I'm working on some SocketChannel
-to-SocketChannel
code which will do best with a direct byte buffer--long lived and large (tens to hundreds of megabytes per connection.) While hashing out the exact loop structure with FileChannel
s, I ran some micro-benchmarks on ByteBuffer.allocate()
vs. ByteBuffer.allocateDirect()
performance.
There was a surprise in the results that I can't really explain.
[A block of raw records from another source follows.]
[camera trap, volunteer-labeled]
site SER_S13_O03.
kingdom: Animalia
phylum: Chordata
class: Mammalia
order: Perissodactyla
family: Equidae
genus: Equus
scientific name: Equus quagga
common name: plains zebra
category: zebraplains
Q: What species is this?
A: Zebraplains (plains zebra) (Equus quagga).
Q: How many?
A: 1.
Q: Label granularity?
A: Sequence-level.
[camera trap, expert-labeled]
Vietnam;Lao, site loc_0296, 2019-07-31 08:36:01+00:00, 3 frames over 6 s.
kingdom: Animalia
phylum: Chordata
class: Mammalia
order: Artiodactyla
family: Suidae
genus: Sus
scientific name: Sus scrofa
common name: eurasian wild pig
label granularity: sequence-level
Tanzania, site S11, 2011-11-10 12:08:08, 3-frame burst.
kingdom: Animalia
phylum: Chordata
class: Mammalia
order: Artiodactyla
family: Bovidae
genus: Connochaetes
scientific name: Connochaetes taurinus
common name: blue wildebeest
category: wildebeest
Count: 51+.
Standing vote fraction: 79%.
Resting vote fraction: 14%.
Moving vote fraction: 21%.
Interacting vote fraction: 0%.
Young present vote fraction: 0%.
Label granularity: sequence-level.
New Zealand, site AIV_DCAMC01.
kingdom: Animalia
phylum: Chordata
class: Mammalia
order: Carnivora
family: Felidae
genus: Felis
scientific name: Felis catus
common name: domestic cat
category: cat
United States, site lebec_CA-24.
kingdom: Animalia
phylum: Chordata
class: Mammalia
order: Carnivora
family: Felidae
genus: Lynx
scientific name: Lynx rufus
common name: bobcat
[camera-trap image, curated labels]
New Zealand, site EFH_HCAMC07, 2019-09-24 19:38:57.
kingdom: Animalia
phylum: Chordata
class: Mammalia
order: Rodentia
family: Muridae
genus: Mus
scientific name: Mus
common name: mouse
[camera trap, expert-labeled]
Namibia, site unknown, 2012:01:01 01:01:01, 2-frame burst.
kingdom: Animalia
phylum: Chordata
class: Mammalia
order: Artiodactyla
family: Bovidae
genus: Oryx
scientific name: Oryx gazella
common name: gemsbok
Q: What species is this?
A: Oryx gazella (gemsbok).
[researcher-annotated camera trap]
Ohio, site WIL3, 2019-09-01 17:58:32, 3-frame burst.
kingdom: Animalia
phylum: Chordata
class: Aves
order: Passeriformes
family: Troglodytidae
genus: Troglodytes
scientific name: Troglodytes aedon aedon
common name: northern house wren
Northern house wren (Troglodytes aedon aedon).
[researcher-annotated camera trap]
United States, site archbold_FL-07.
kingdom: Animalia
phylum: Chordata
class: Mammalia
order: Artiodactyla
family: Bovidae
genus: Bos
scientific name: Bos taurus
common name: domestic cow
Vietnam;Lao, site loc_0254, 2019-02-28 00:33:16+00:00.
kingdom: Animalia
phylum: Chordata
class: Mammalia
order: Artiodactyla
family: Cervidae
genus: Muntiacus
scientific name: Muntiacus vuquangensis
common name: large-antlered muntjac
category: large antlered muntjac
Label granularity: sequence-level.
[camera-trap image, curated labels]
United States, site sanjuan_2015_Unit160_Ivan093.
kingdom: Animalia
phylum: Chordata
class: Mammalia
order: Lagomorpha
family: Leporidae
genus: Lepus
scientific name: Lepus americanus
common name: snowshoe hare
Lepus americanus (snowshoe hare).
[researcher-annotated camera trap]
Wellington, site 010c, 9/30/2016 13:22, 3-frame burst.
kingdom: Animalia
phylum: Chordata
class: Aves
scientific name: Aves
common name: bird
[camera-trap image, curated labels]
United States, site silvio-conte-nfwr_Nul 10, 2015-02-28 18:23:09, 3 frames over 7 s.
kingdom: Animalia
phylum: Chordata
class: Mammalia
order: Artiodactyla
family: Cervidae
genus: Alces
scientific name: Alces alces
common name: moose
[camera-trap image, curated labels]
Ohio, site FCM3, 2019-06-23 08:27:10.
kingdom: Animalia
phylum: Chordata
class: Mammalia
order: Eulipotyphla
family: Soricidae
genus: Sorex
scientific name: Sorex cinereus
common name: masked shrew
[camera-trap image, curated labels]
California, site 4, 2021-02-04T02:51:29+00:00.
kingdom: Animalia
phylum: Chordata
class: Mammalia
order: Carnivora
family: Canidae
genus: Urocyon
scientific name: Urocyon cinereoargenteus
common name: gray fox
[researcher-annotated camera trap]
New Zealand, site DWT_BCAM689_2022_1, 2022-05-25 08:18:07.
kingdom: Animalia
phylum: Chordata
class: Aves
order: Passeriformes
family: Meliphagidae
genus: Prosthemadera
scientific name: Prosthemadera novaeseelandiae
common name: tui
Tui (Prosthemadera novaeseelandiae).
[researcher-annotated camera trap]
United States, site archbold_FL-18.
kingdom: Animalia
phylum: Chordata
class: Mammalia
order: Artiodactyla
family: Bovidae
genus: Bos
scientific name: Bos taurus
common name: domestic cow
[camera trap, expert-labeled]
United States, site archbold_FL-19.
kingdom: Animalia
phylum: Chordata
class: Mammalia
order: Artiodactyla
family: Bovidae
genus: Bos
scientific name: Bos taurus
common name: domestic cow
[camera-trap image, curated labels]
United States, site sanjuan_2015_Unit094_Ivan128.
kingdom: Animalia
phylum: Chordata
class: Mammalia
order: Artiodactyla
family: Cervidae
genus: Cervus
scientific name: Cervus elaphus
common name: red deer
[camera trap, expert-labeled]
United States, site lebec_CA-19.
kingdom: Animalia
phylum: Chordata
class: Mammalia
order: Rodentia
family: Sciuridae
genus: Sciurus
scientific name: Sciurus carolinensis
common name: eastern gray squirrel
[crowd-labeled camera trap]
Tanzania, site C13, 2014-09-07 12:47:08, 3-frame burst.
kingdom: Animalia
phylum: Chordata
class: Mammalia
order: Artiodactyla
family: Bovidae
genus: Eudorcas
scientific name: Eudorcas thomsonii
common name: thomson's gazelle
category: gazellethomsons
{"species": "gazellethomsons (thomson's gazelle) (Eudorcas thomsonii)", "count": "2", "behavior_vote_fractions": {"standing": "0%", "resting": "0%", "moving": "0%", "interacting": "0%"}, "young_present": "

In the below graph, there is a very pronounced cliff at the 256KB and 512KB for the ByteBuffer.allocate()
transfer implementation--the performance drops by ~50%! There also seem sto be a smaller performance cliff for the ByteBuffer.allocateDirect()
. (The %-gain series helps to visualize these changes.)
Buffer Size (bytes) versus Time (MS)
Why the odd performance curve differential between ByteBuffer.allocate()
and ByteBuffer.allocateDirect()
? What exactly is going on behind the curtain?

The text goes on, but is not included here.